Introduction

When health care reporter Elisabeth Rosenthal needed to find patients for her stories, she stood in a hospital parking lot looking for the right prospects. “It’s kind of low-yield and it’s cold,” she remembered. But when she tackled a series for The New York Times on the cost of U.S. medical care two years ago, she tried a new approach. “Obviously, I needed patients,” she said.

A simple invitation to readers on February 11, 2013, opened the door to finding sources that populated the 10 stories of her award-winning “Paying Till It Hurts”.1 She queried: “Have you had a hip replacement? Tell us about your costs and bills.” And 512 readers responded.

● ● ●

### TASK GOAL
Copy the introduction about Elisabeth Rosenthal's search for patients word for word, in full.

### INFORMATION PROVIDED
● ● ●

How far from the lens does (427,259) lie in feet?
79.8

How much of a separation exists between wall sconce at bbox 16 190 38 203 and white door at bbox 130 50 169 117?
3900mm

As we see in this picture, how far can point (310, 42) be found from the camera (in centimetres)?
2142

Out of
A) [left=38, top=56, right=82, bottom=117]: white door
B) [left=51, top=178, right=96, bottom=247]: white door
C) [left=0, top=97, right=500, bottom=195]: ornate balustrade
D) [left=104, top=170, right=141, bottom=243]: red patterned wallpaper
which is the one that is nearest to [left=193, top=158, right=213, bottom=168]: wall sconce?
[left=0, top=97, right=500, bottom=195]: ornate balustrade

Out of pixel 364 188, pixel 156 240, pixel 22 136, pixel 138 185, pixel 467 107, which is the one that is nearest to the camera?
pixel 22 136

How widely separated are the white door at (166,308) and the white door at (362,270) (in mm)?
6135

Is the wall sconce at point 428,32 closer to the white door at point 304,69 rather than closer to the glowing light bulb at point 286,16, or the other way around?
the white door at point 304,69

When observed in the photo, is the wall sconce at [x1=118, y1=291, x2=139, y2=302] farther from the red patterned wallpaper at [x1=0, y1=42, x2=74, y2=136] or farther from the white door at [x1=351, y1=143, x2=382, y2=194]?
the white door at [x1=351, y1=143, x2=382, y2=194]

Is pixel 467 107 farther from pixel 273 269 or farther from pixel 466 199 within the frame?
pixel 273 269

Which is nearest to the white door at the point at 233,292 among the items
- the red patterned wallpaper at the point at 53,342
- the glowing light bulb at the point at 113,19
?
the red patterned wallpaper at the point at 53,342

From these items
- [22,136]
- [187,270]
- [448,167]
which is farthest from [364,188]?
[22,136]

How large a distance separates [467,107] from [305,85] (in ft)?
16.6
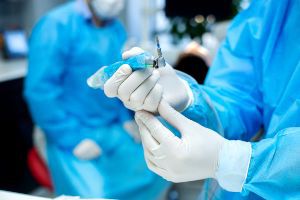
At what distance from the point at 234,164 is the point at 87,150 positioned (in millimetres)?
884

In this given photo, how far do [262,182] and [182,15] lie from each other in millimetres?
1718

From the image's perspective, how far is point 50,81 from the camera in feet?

● ● ●

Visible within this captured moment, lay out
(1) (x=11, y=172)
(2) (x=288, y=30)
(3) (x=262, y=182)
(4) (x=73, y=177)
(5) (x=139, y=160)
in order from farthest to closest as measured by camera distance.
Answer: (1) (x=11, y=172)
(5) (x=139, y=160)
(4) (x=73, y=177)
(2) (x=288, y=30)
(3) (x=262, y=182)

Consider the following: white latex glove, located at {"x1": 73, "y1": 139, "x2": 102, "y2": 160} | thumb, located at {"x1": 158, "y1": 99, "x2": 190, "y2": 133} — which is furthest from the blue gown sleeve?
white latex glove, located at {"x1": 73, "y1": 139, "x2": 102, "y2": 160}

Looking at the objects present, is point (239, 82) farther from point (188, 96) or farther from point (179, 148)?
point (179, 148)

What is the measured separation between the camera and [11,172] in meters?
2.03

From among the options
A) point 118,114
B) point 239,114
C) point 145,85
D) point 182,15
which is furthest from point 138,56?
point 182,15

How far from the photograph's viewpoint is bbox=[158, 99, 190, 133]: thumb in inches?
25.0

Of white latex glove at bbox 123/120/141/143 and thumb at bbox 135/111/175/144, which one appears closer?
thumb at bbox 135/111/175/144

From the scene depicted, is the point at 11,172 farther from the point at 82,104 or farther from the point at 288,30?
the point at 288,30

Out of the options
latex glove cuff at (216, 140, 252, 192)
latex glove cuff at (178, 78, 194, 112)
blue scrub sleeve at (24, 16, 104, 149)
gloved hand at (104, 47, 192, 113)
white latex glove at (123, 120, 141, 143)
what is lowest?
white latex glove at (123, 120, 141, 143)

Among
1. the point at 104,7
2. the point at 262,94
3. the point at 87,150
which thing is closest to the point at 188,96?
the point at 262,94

● ● ●

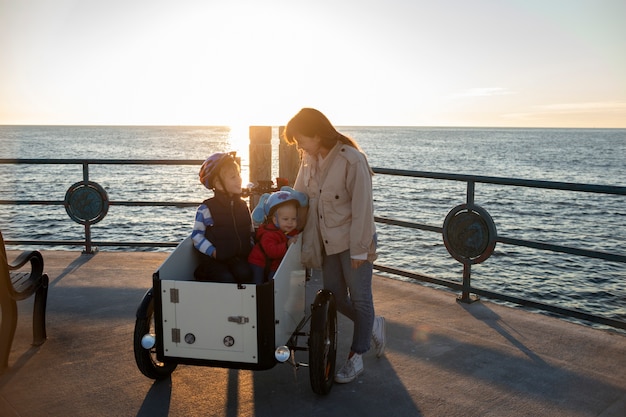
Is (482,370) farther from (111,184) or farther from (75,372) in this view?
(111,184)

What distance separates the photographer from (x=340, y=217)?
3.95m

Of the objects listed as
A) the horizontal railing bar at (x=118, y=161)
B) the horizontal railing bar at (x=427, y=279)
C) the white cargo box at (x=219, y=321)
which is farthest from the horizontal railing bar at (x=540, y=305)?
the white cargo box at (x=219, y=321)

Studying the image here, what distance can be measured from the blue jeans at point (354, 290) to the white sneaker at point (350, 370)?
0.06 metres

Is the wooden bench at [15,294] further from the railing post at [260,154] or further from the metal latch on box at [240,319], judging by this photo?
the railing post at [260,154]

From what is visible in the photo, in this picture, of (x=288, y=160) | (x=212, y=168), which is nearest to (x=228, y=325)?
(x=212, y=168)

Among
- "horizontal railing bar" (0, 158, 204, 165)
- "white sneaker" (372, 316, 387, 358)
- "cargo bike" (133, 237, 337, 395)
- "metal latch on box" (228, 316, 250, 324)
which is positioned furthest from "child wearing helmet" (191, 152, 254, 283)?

● ● ●

### EXERCISE ANSWER
Introduction

When health care reporter Elisabeth Rosenthal needed to find patients for her stories, she stood in a hospital parking lot looking for the right prospects. “It’s kind of low-yield and it’s cold,” she remembered. But when she tackled a series for The New York Times on the cost of U.S. medical care two years ago, she tried a new approach. “Obviously, I needed patients,” she said.

A simple invitation to readers on February 11, 2013, opened the door to finding sources that populated the 10 stories of her award-winning “Paying Till It Hurts”.1 She queried: “Have you had a hip replacement? Tell us about your costs and bills.” And 512 readers responded.